Tuesday, July 6, 2010

Paul Jaboulet Parallele 45 - 2007

Grape Variety: 60% Grenache, 40% Syrah

Growing Region: Rhone Valley, France

Chief Winemaker: Caroline Frey

Silver Medal - Decanter Magazine 2009

TASTING NOTE:
This Cotes du Rhone takes its name from the 45th Northern parallel which runs two kilometres from the cellars of Maison Paul Jaboulet Aine. In the village of Pont de l'Isere, the wine has had this name since the beginning of the 1950s.

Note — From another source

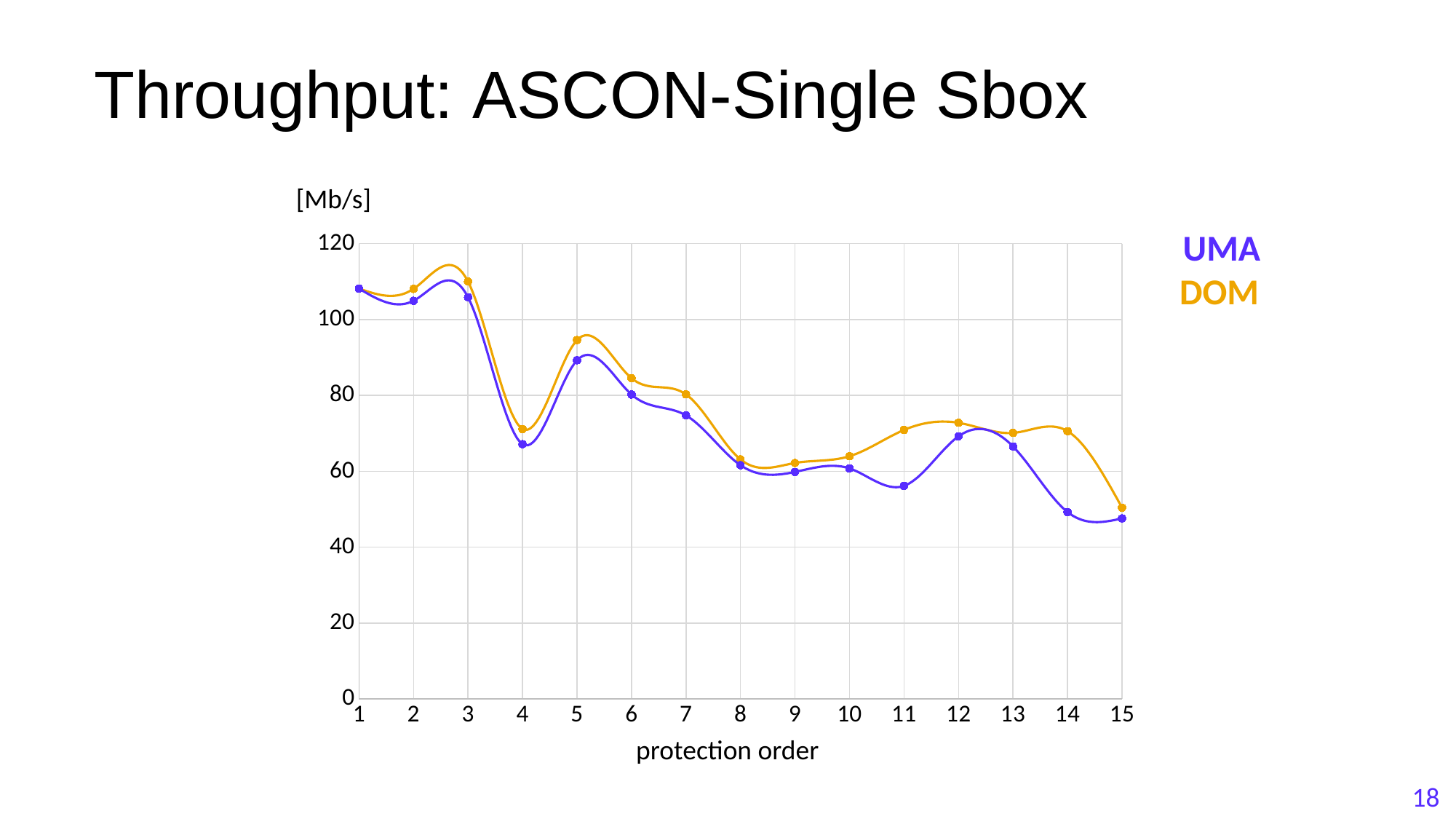
At protection order 11, which series has the higher throughput, UMA or DOM? DOM Is the UMA value at protection order 14 greater or less than 60? less Is the UMA value at protection order 1 greater or less than 100? greater Is the UMA value at protection order 4 greater or less than 80? less At which protection order is the DOM throughput lowest? 15 How many protection orders are plotted along the x axis? 15 At protection order 14, which series has the higher throughput, UMA or DOM? DOM How many series does the legend list? 2 What is the label of the x axis? protection order What kind of chart is shown on the slide? line chart Overall, do the throughput values rise or fall as the protection order increases from 1 to 15? fall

The Parallele 45 is a perfect balance between the two great red grape varieties of the Rhone valley; Syrah and Grenache Noir.
Traditional vinification took place with long vatting, the 'must' was fermented slowly in temperature-controlled stainless steel tanks to extract colour and the right amount of ripe tannins, without becoming too powerful. The wine remained in tank until bottling.
In the glass you are greeted by a deep colour with an attractive brilliance. On the nose you have elegant aromatics, with red fruits blended with spices.
With now nearly 3 years in the bottle - the wine is developing some pepper and spice complexity to go along with its ripe fruit aromas and flavours. The palate is well-structured with rounded tannins from the fruit alone as no oak ageing for this wine, then with a final hint of cassis and a spicy note that gives a good full mouth feel and a well defined fruit focused finish. Serve at approx 16-18C.

CELLARING POTENTIAL:
Drinking perfectly well now; and for another 2+years.

SUGGESTED FOOD MATCHES:
Perfect wine match with seared and roasted meats, tapas, pate and cheeses, enjoy.